TTFields are an effective anticancer treatment modality delivered via continuous, noninvasive application of low intensity, intermediate frequency, alternating electric fields. This innovative treatment approach is approved for the treatment of patients with recurrent glioblastoma and a recent phase 3 study demonstrated superior progression free and overall survival in newly diagnosed glioblastoma patients when TTFields were added to standard of care. The goal of this study was to evaluate the therapeutic responsiveness of genetically defined glioma cells, specifically the status of p53 tumor suppressor gene as a determinant of tumor response to TTFields. For in vitro studies, TTFields (1.75 V/cm RMS, 200 kHz) were applied for 72 hours using the inovitro™ system (Novocure, Haifa, Israel). The surviving fractions of glioma cell lines expressing either wild-type (wt) p53 (A-172 and U-87 MG) or mutant p53 (U-118 MG and F-98 rat glioma) were determined using cell counts and clonogenic assays.
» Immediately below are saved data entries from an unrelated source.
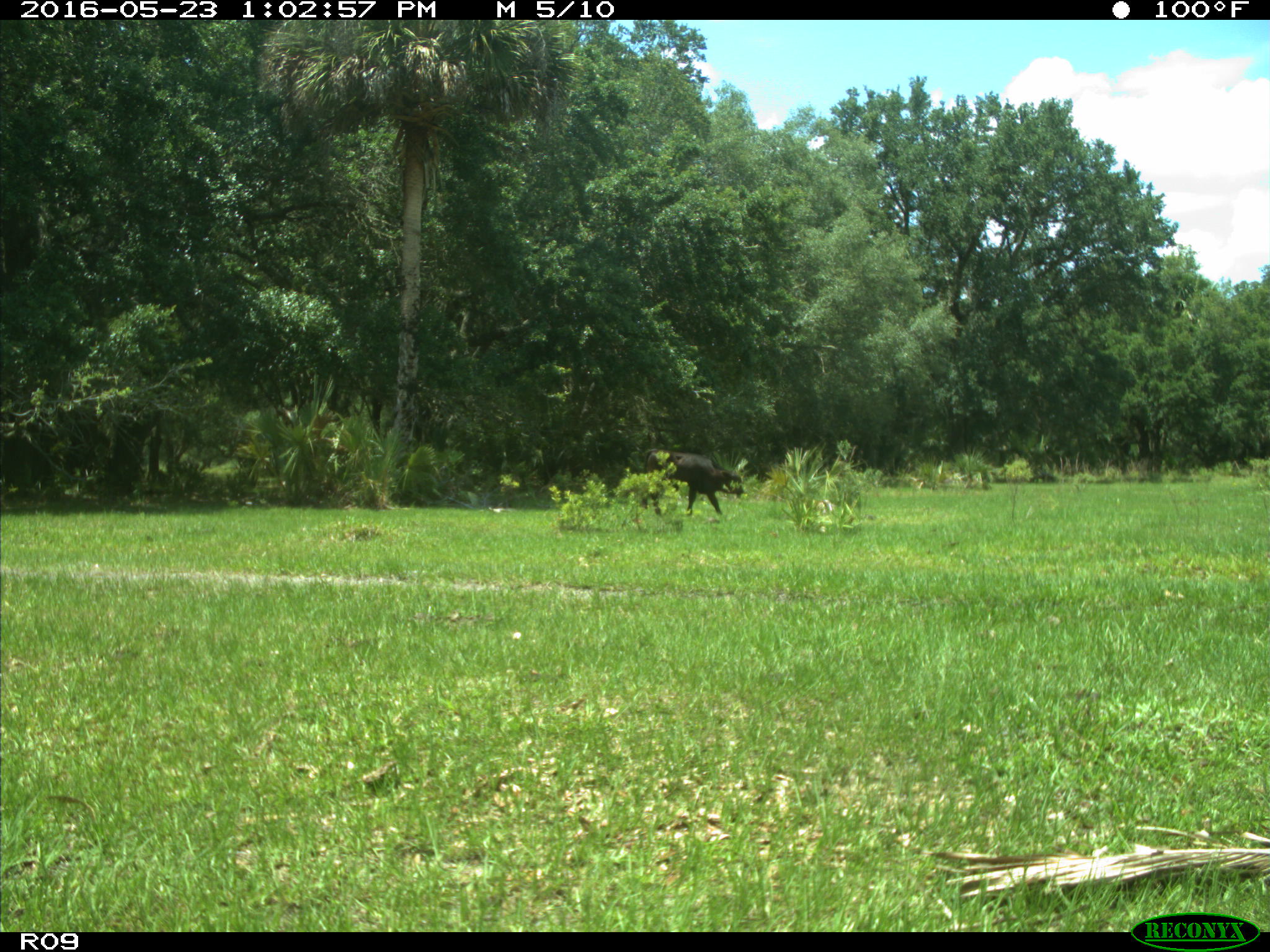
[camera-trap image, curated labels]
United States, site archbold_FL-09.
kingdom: Animalia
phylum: Chordata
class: Mammalia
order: Artiodactyla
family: Bovidae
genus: Bos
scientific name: Bos taurus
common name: domestic cow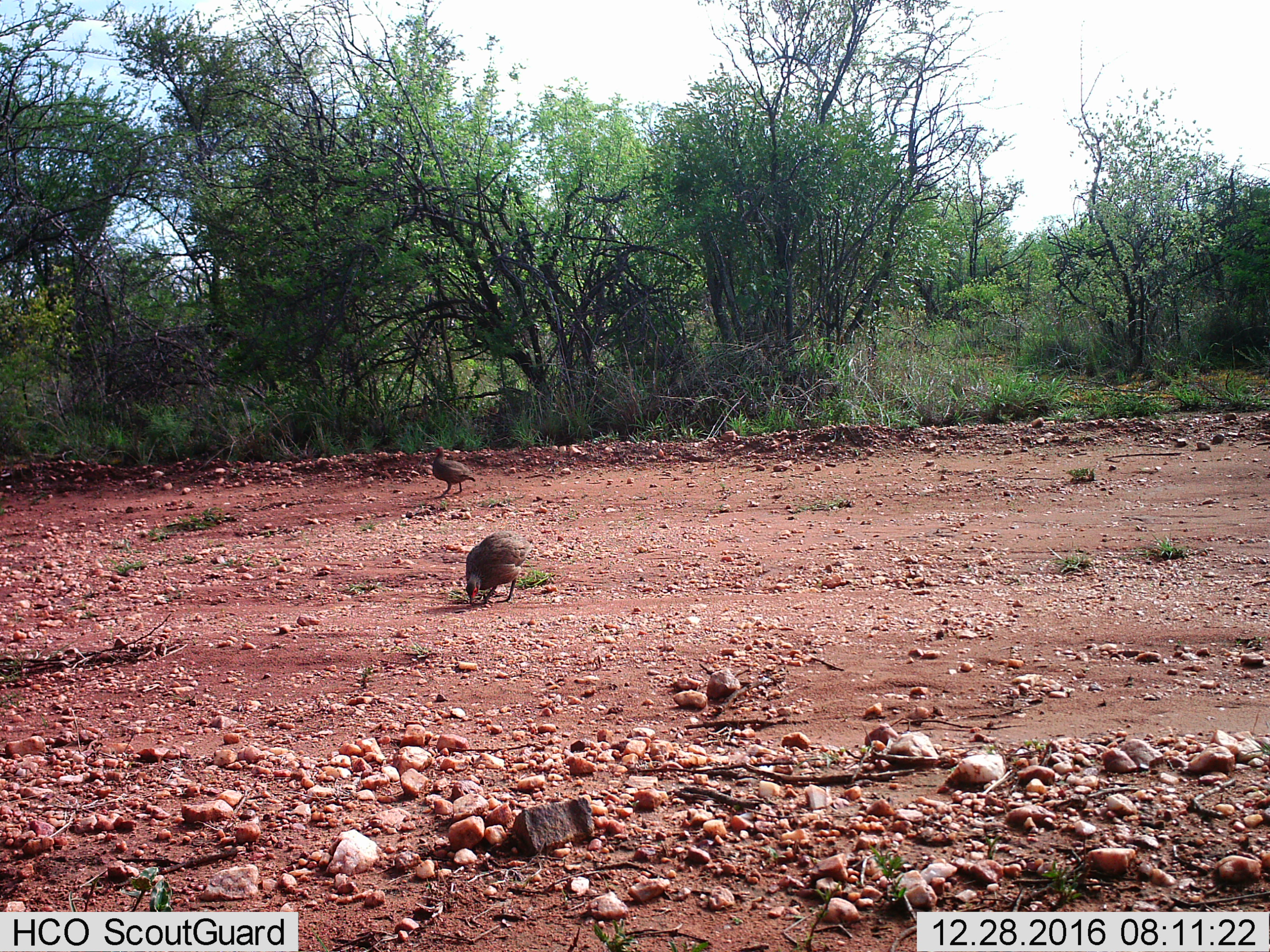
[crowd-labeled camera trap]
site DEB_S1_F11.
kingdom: Animalia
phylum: Chordata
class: Aves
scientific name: Aves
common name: bird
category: birdother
Birdother (bird) (Aves), count 2. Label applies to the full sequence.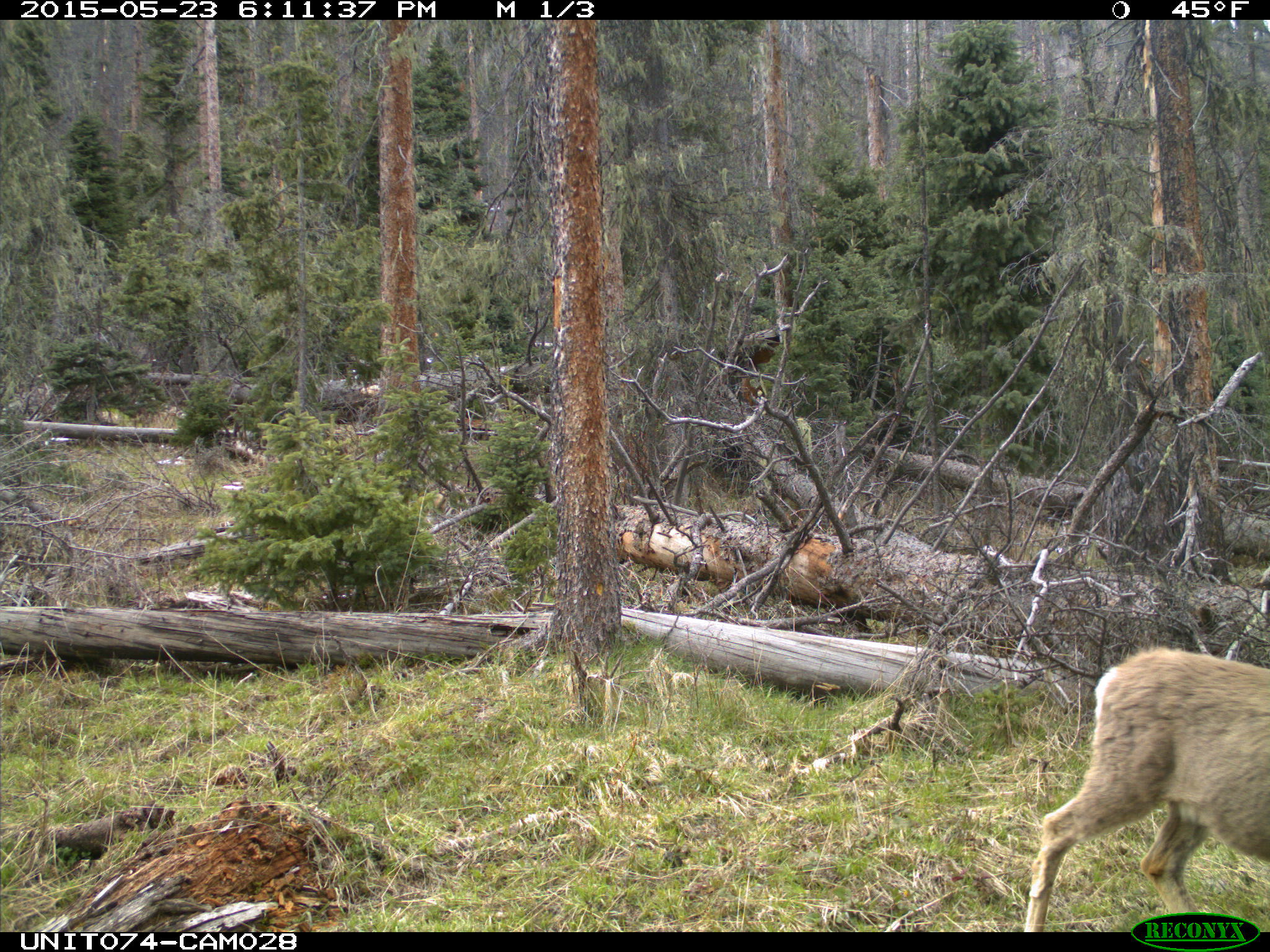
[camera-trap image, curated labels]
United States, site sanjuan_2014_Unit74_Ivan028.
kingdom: Animalia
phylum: Chordata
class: Mammalia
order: Artiodactyla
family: Cervidae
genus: Odocoileus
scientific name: Odocoileus hemionus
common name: mule deer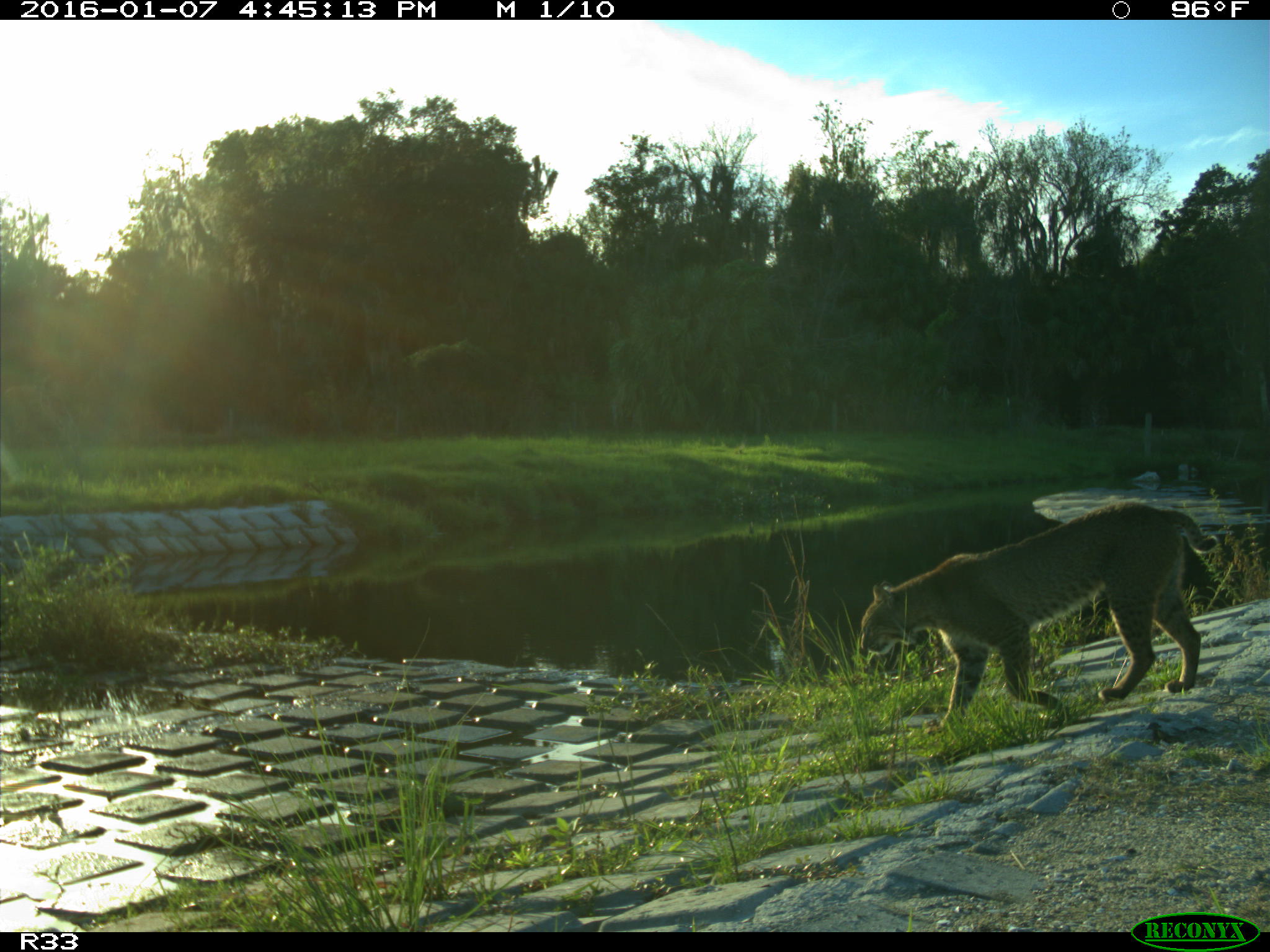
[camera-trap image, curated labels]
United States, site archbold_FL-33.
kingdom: Animalia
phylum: Chordata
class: Mammalia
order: Carnivora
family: Felidae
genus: Lynx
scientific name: Lynx rufus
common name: bobcat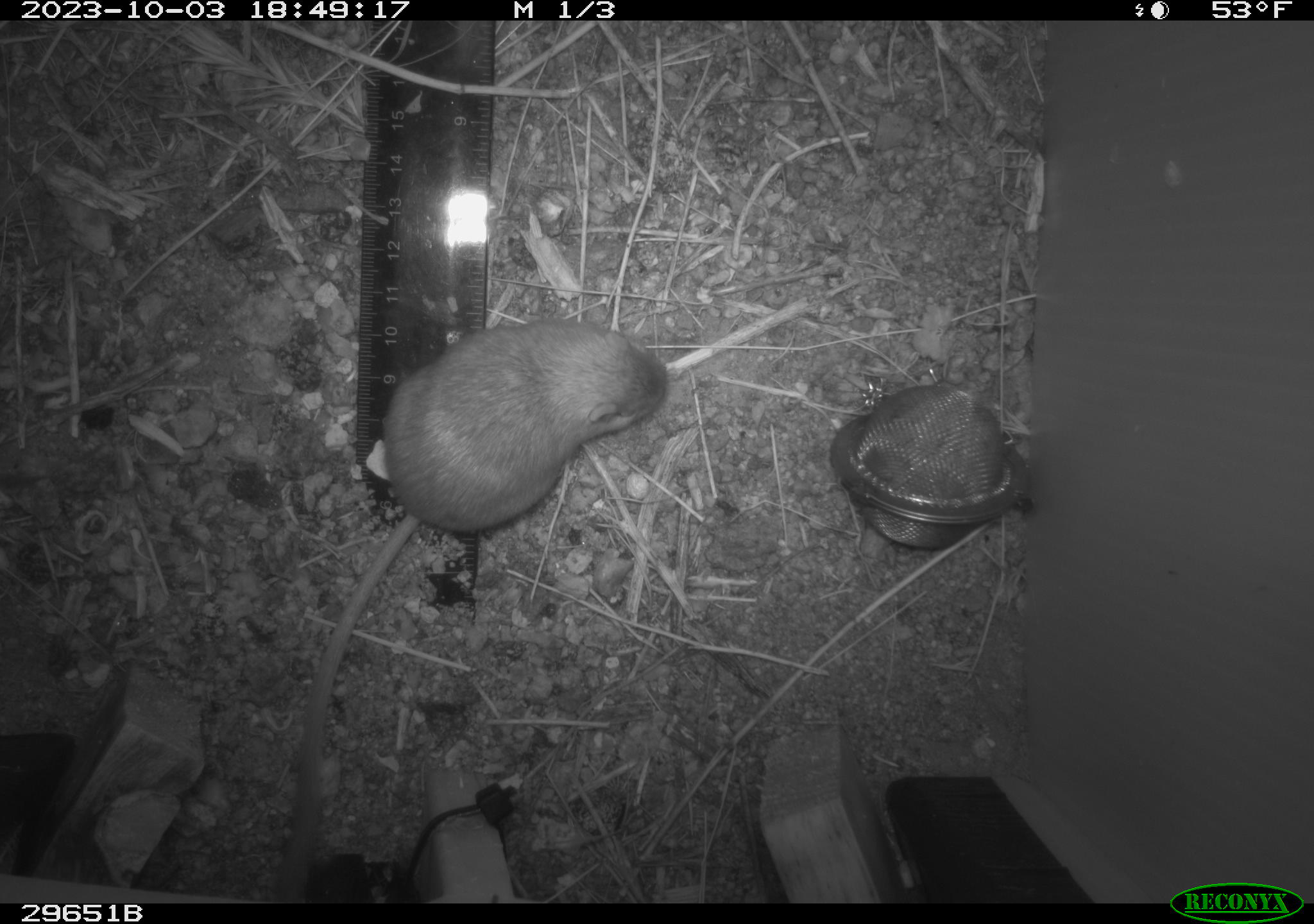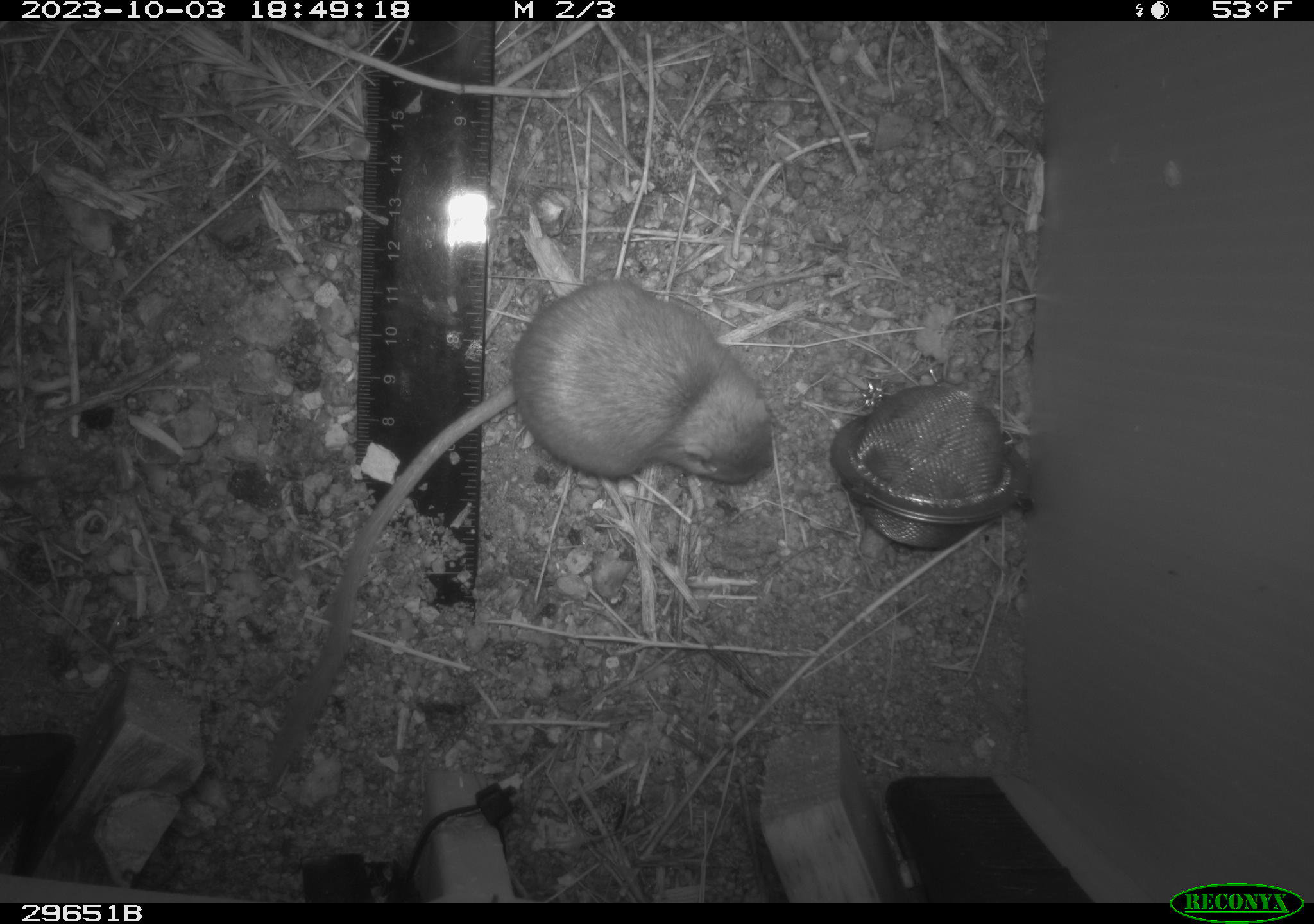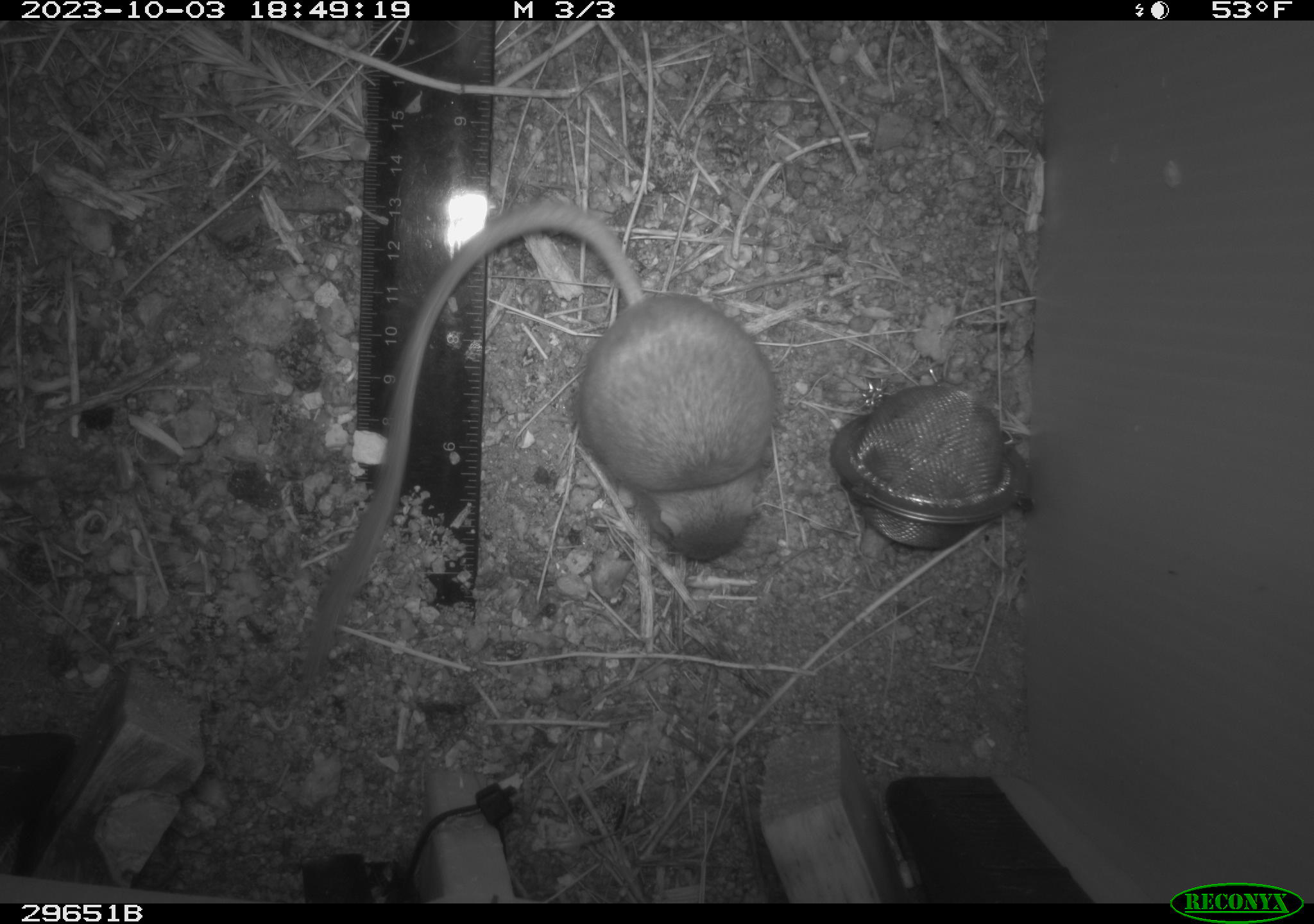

Induction of apoptosis was examined using flow cytometry based on Annexin V and 7-AminoactinomycinD (7-AAD) staining. Detection of caspase activity was conducted using a poly caspase assay kit. The effect of caspase inhibition was explored using the Z-VAD-FMK pan-caspase inhibitor. Application of TTFields in-vitro led to a significant reduction in cell count and clonogenic potential as compared to untreated cells in both p53 wt and p53 mutant cell lines. Flow cytometry analysis of Annexin V and Propidium Iodide staining revealed that TTFields-induced apoptosis is independent of p53 status. Caspase activity was increased in wt p53 cells following TTFields application, however no increase was observed in mutant p53 cells. Treatment of wt p53 cells with Z-VAD-FMK partially impaired cytotoxicity induced by TTFields treatment and completely abrogated apoptosis. In summary, our results suggest that TTFields exposure induces apoptosis by both p53-dependent and p53-independent pathways.